Relationships that matter

Yesterday Allan talked about relationships that matter.  One of those relationships that I have is with my Grandma Weaver.  She has always been supportive of me.  I talked to Deb Weinhold on Friday night - and she was talking about bonding - some of her children are adopted - the ones that came to them later in life had a difficult time bonding to them - and trusting them.  One adopted son, they got as a baby - he has had no attachment problems!  She proceeded to say that she has a special bond with Shiloh - her little grandson - because when his mama was deathly ill, she became his caregiver - she made a special point to help him be secure and become bonded to her - who was providing care for him.  Today, he still has a difficult time distinguishing between her as Mom, or Grandma - now that Davina, his mom is better and a part of his life again.

I had to think - I guess that is kind of what happened with my grandma and us kids - she was the one steady and consistent person in our life all the years mom was sick - when mom was in and out of the hospital - we were often at Grandma's house.  I have just as many memories of time at Grandma's house as I do of time at our own home.  And I have a special bond with my grandma.

I guess that is why it is so hard for me to let her go.  She is not feeling well - she has been declining in health for the past year - it was Easter Sunday last year that I spent in the hospital with her - thinking she was dying.  Now this morning my aunt Velma called to let me know that Grandma is not feeling well.  She is just getting weaker - she thought I'd like to know.

It has been hard for me to balance my life of 4 kids and a husband and still get visits in to these special people in my life.  I am frustrated this morning because one of my kids are home not feeling well.  So - that limits me from picking up and going there right now.  

God's grace is sufficient for me - his power is made perfect in my weakness.  I am asking for his wisdom and that he will make his power perfect in my weakness. 

Comments

  1. I know...my grandma is 94 and now that we don't live just up the road I don't see her but 3 times a year. I'm just always conscious of not bringing germs (and somebody is always sick it seems!) and so on. thanks for the reminder that I need to plan a time to go visit!

#### TASK ITEM
Reproduce the entire post about relationships that matter, word for word, including its comment.

Source data:
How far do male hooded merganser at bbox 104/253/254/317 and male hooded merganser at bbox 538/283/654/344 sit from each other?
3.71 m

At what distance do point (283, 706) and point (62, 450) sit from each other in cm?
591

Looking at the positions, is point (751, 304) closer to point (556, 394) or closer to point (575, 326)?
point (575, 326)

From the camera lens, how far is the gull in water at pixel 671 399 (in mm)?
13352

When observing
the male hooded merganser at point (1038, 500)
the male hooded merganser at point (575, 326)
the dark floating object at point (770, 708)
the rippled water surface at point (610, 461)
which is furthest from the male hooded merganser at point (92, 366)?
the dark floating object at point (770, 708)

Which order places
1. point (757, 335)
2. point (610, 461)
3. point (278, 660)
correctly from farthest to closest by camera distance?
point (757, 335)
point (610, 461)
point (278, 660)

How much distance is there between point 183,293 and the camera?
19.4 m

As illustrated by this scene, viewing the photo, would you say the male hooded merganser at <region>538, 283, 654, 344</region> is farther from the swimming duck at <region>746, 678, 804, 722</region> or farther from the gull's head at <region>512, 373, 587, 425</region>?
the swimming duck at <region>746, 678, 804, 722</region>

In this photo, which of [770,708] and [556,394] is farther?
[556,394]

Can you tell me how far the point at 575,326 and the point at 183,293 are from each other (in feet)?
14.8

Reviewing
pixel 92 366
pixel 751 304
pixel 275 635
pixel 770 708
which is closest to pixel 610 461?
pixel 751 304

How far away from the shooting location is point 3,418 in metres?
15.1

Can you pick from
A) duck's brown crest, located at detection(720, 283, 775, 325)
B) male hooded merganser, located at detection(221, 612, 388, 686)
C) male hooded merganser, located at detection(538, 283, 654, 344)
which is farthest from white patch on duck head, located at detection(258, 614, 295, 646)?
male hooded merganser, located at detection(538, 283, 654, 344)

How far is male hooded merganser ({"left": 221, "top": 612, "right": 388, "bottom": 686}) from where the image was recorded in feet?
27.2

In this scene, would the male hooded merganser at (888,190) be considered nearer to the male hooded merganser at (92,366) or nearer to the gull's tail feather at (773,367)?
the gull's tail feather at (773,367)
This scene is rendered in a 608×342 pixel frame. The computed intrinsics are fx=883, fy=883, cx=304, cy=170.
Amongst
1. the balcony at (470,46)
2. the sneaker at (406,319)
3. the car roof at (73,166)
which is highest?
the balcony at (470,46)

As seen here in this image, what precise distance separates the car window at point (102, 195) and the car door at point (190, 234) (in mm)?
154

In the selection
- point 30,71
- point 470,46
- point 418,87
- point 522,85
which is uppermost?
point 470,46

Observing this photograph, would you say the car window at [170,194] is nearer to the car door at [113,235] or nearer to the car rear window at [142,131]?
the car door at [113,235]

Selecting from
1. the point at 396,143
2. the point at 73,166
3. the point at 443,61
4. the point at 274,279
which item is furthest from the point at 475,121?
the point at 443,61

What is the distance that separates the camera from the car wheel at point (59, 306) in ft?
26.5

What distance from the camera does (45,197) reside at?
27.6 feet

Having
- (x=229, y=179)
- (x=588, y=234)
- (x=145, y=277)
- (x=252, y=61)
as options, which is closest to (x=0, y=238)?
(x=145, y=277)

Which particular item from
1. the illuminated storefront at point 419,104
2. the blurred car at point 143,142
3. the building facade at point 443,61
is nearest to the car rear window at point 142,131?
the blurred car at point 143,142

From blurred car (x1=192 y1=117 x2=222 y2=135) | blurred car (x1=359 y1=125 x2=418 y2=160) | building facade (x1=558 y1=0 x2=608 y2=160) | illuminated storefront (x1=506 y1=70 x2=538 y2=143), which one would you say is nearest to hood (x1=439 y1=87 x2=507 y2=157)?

#### EXERCISE RESULT
Relationships that matter

Yesterday Allan talked about relationships that matter.  One of those relationships that I have is with my Grandma Weaver.  She has always been supportive of me.  I talked to Deb Weinhold on Friday night - and she was talking about bonding - some of her children are adopted - the ones that came to them later in life had a difficult time bonding to them - and trusting them.  One adopted son, they got as a baby - he has had no attachment problems!  She proceeded to say that she has a special bond with Shiloh - her little grandson - because when his mama was deathly ill, she became his caregiver - she made a special point to help him be secure and become bonded to her - who was providing care for him.  Today, he still has a difficult time distinguishing between her as Mom, or Grandma - now that Davina, his mom is better and a part of his life again.

I had to think - I guess that is kind of what happened with my grandma and us kids - she was the one steady and consistent person in our life all the years mom was sick - when mom was in and out of the hospital - we were often at Grandma's house.  I have just as many memories of time at Grandma's house as I do of time at our own home.  And I have a special bond with my grandma.

I guess that is why it is so hard for me to let her go.  She is not feeling well - she has been declining in health for the past year - it was Easter Sunday last year that I spent in the hospital with her - thinking she was dying.  Now this morning my aunt Velma called to let me know that Grandma is not feeling well.  She is just getting weaker - she thought I'd like to know.

It has been hard for me to balance my life of 4 kids and a husband and still get visits in to these special people in my life.  I am frustrated this morning because one of my kids are home not feeling well.  So - that limits me from picking up and going there right now.  

God's grace is sufficient for me - his power is made perfect in my weakness.  I am asking for his wisdom and that he will make his power perfect in my weakness. 

Comments

  1. I know...my grandma is 94 and now that we don't live just up the road I don't see her but 3 times a year. I'm just always conscious of not bringing germs (and somebody is always sick it seems!) and so on. thanks for the reminder that I need to plan a time to go visit!